第30話 雲壌/天地

 人と吸血鬼とには、天地ほどの差があるらしい。もちろん生態であるとか、持つ歴史であるとか、社会からの扱いであるとか。それでも手を取り合うことはできる、そうメルティアードは言った。

 人間だって各々の異なる文化を抱えつつ、友好的に持ちつ持たれつしているのだ。長いこと調べていた、極東の国を想う。そして、長年の友、ギオルゲのことも。いつの日か、吸血鬼が大手を振って歩ける日が来るのだろうか……たった四年では難しかろう。でも永遠の命ならば、いつか。そう夢を見るのも悪くない。

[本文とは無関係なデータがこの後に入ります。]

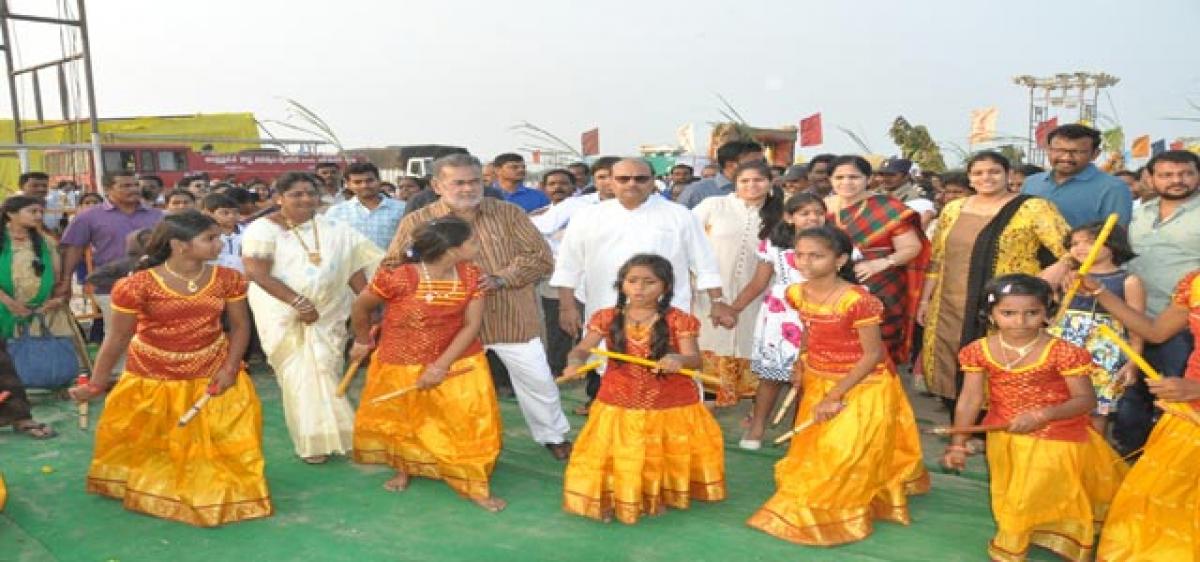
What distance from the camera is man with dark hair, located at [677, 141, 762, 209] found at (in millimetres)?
6207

 あと4年、どう過ごそうか。とはいえ、なんだかんだいつも通りの日常を過ごしていく気もする。それも一つの幸せだろうと笑って、グラスに残った酒を呷った。

 もう夜明けが近い。メルティアードは先ほど帰って行った。アルネも先に寝床へ向かい、彼と二人きり。

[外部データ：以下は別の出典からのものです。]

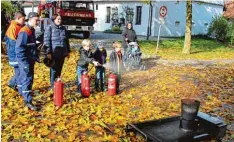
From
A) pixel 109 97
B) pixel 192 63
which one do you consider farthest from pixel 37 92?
pixel 192 63

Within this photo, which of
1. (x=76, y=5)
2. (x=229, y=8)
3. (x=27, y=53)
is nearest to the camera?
(x=27, y=53)

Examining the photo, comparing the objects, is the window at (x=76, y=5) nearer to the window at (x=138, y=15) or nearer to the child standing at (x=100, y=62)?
the window at (x=138, y=15)

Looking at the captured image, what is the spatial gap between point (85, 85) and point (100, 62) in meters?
0.87

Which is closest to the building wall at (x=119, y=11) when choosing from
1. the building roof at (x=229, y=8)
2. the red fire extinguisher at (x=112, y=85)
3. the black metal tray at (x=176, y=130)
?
the building roof at (x=229, y=8)

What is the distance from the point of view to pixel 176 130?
5.05 meters

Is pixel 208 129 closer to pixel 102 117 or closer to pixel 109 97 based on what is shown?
pixel 102 117

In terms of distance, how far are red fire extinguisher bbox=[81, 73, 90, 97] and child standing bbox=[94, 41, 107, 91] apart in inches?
26.6

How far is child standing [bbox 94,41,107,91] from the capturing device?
8555 mm

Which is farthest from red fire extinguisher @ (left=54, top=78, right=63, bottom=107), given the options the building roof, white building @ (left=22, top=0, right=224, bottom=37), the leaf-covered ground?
the building roof

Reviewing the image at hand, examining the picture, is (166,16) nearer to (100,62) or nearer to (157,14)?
(157,14)

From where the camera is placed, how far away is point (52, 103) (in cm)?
754

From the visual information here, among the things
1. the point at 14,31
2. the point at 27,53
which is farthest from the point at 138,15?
the point at 27,53

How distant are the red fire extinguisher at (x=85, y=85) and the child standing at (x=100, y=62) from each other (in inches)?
26.6

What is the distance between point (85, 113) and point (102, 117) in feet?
1.36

 泣き腫らした顔のアレクセイが寄ってくる。だいぶ疲れているようだ、今日は食事の時間を早くしてやろう。

「本当に、後悔しないかい?四年の間に気が変わったり、他のヤツを愛したり……したら、ちゃんと言っておくれよ……」

 心配そうだ。この泣き虫な愛する吸血鬼は、わたしの心変わりを何より恐れているらしい。

「後悔させないでおくれよ。一生涯わたしを惚れさせていておくれ」

 そう言えば、「やられた」という顔で笑った。